The algorithm is implemented in Matlab and tested on version R2020b. README-file of the event detection algorithm accompanying the article Nyström, M. & Holmqvist, K. (in press), "An adaptive algorithm for fixation, saccade, and glissade detection in eye-tracking data". Behavior Research Methods Updated by R.Jusiak under Matlab R2020b to add Z axis and correction for irregular sampling frequency.
If you have any questions or comments on the original paper or the code, send an email at : marcus.nystrom@humlab.lu.se.
If you have any questions or comments on the updated code, send me an email at : renaud.jusiak@gmail.com
Observe that this script requires a Z axis.
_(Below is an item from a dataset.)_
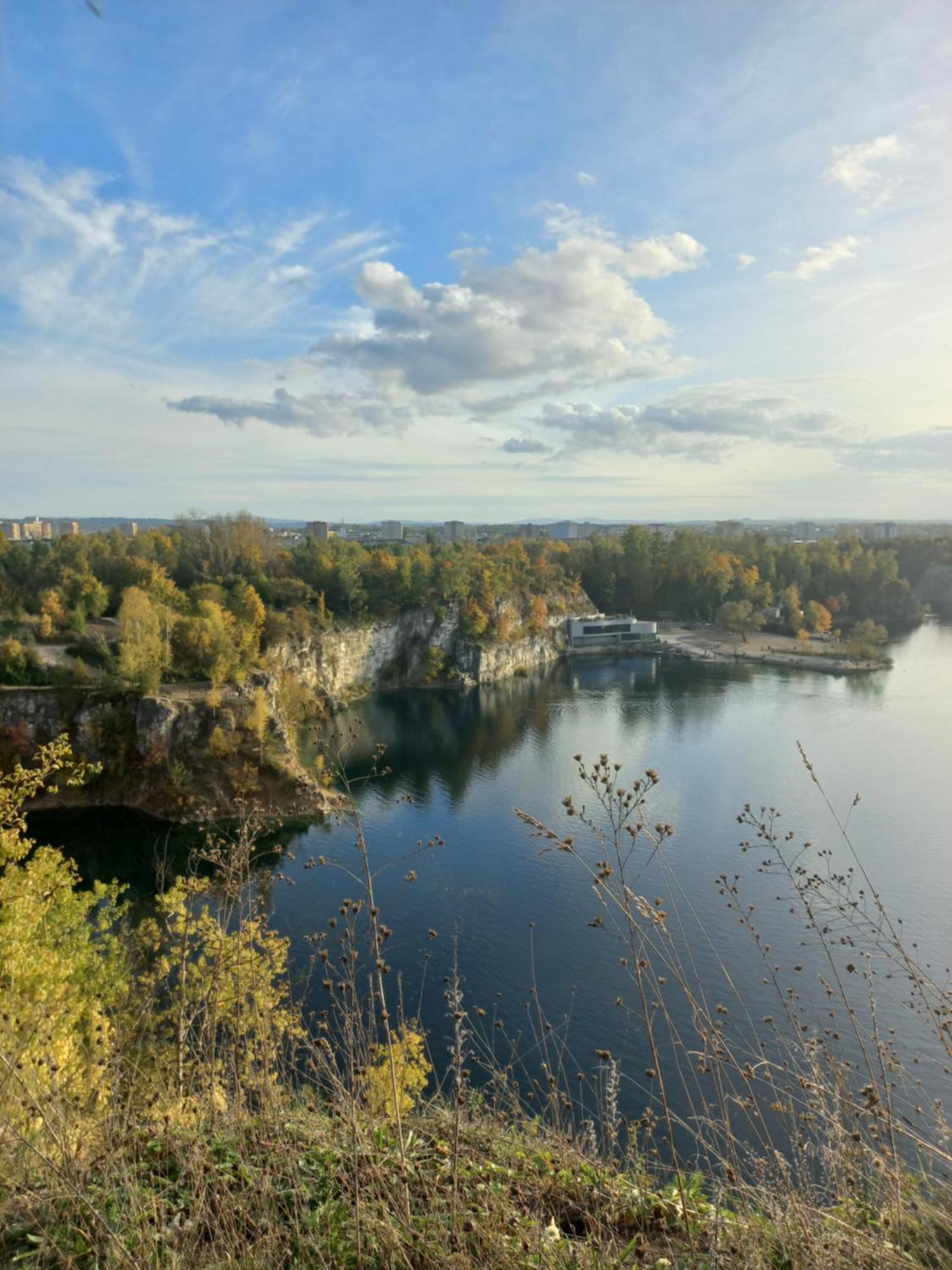 Greenthumb Praska Красков Екстериор снимка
For data collected from viewers keeping their heads relatively still while watching static stimuli, prefere using the original version (Nyström & al. 2010)
Usage: Run the file: beginEventDetection.m Read comments to know what section to run, and what variable to modify (i.e. sampling frequency)
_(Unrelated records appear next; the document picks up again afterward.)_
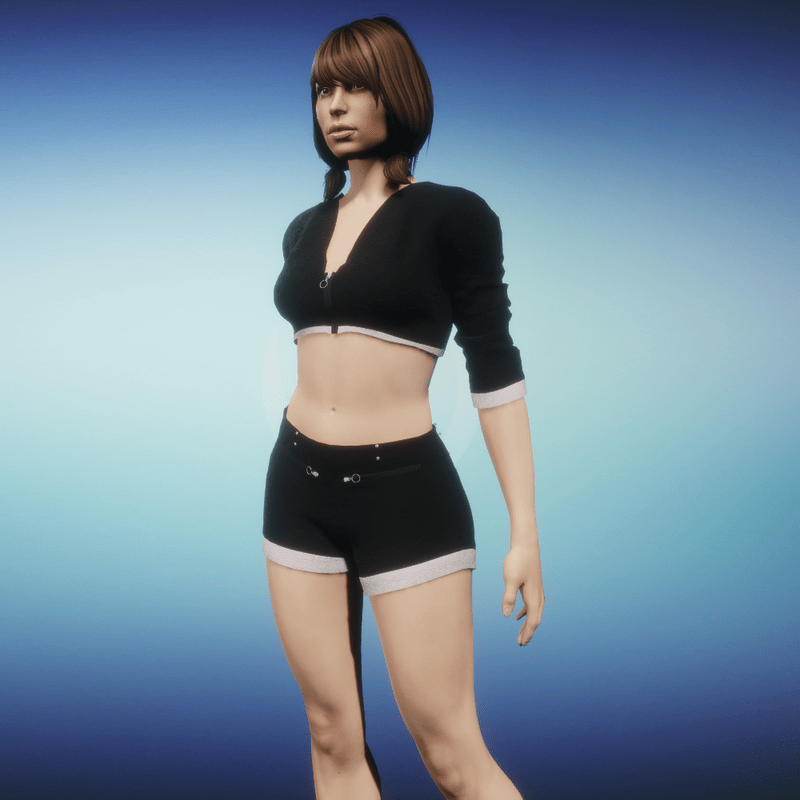 Outfit Jaiyana black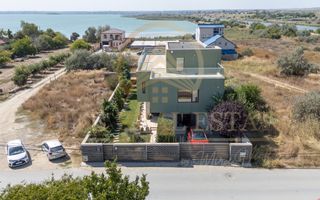 Mamaia Sat - Vila moderna, dotari premium, curte mare, vedere la lac! - Poză 1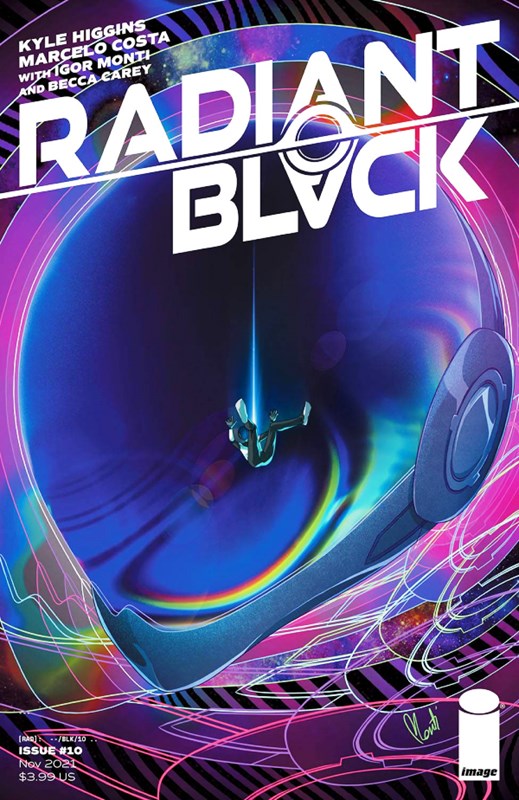 RADIANT BLACK #10B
The command 'load('Example_RawData.mat');' in the file beginEventDetection.m loads raw gaze positions from three participants into the variable ETdata, which holds data in a structure array, sorted after participant and Trial. Notice that the example data contains portions or poor data (where something when wrong during recording). This is to show how the algorithms handles noisy data.
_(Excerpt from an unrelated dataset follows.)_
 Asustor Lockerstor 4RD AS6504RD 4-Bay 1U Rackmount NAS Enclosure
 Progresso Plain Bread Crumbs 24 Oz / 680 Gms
Example: ETdata(2,6).X contains all x-coordinates for participant 2 recorded during trial 6. Similarily, ETdata(2,6).Y contains corresponding y-coordinates.
Results are stored in the folder 'DetectionResults' in the file 'DetectionResults.mat'. The results can be accessed from the variable ETparams.
The "Graphs" folder contains examples of results. The original data of a Participant/Trial as well as the detected saccades & fixations are ploted onto the corresponding presented stimulus.